The threat of climate change has been with us for many years. Yet, the willingness to pay for implementing mitigation and adaptation strategies, and determining who pays, remain major hurdles (Prideaux, McKercher, & McNamara, 2013). It would be easy for the business community to simply step back and do nothing while government and regulators argue about what should be done (Hawkins, 2006). However, the tourism industry cannot afford to wait as climate change may be putting pressure on business performance, especially in coastal or island destinations, through such factors as coastal erosion, storms, water shortage and increasing temperatures. In addition, consumers, stakeholders and governments are placing increasing expectations on companies to be aware of the social and environmental impacts of their businesses (de Grosbois, 2012).

The importance of corporate social responsibility (CSR) in tackling local and global environmental problems, including climate change, has been highlighted in the research literature. For example, Bohdanowicz (2007) reported that the Hilton Environmental Reporting (HER) system is an effective tool for measuring and monitoring a firm’s environmental initiatives as well as successful implementation of CSR. Similarly, Sheldon and Park (2011) contend that CSR plays an important role in answering environmental degradation issues, climate change, and social and human rights issues. However, very little research has focused on tourism and community adaptive capacity. This chapter aims to address this paucity, demonstrating how tourism managers can harmonise their CSR initiatives with climate change mitigation and adaptation strategies. This brings both business advantages as well as enhancing community adaptive capacity as part of their responsibility as good citizens.
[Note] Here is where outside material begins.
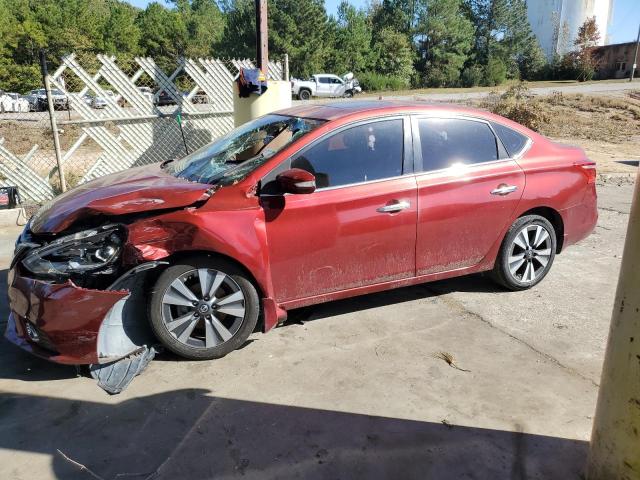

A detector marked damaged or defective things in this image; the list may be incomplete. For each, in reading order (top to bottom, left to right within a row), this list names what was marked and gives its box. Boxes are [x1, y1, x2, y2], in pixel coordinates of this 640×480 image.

This chapter consists of five sections, including this introduction. The background section provides the theoretical framework and methodological approaches applied in the study in the context of a literature review. Key findings from a Bali case study are presented in the third section, including empirical examples of CSR initiatives within Bali’s tourism businesses that address climate change. Section four discusses the findings further by focusing on motives, facilitators and inhibitors in undertaking CSR initiatives in Bali’s tourism industries. Finally, section five draws together overall conclusions, recommendations and suggestions for future research.